**DOCUMENT EXTRACT**.
--- start ---

My impression is that some common sense was lost too along the way. Remember the Rule of the Least Power, anyone?

    Good Practice: Use the least powerful language suitable for expressing information, constraints or programs on the World Wide Web.[0]
[0]: https://www.w3.org/2001/tag/doc/leastPower.html


This is exactly why I love HTMX [1] in combination with PicoCSS[2]. HTMX is just the regular html elements with ajax extensions built into the tags (it is a js library currently but they plan on lobbying to have these as default functionalities with HTML in the future) and picoCSS also works without classes so you are "trained" to use the semantic tags for the page to be rendered beautifully

[1] https://htmx.org/

[2] https://picocss.com/


What I don’t like about htmx is that you have html spread over two very different places - front end and backend. On the backend side you might not even have syntax highlighting.


If you use the principle of least power to make fundamental architectural decisions, you'll get stuck, very soon and very often when the requirements change.

--- end ---

**SUPPLIED DATA**.

--- start ---

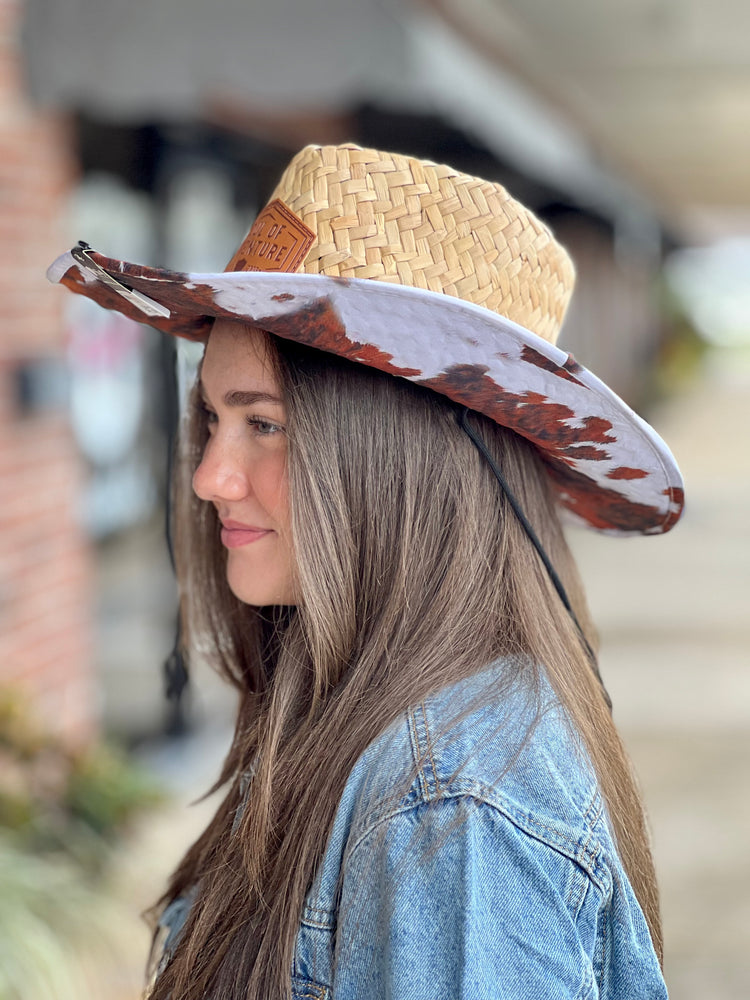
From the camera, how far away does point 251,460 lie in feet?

--- end ---

**EXERCISE TASKS**.
(a) In the discussion of the Rule of Least Power, what does PicoCSS work without?
(b) Go on with the discussion of the Rule of Least Power from its last sentence.

**THE ANSWERS**.
(a) Classes.

(b)
People used to understand that too. But limited functionality frameworks became too enticing to ignore as a user (of the framework), and to sell as a developer. That lead the way into the stuff we have today, that are extendable limited functionality frameworks where the amount of functionality is so large that one hopes never to exceed it.


It's not that common sense gets lost, I think what happens is the lessons keep getting forgotten as the new generation enter the fold, and reinvent old concepts ("everything old is new again").

As an industry we don't do a great job of persisting lessons learned. Not sure how we could, I've got no answers, just an observation of what happens.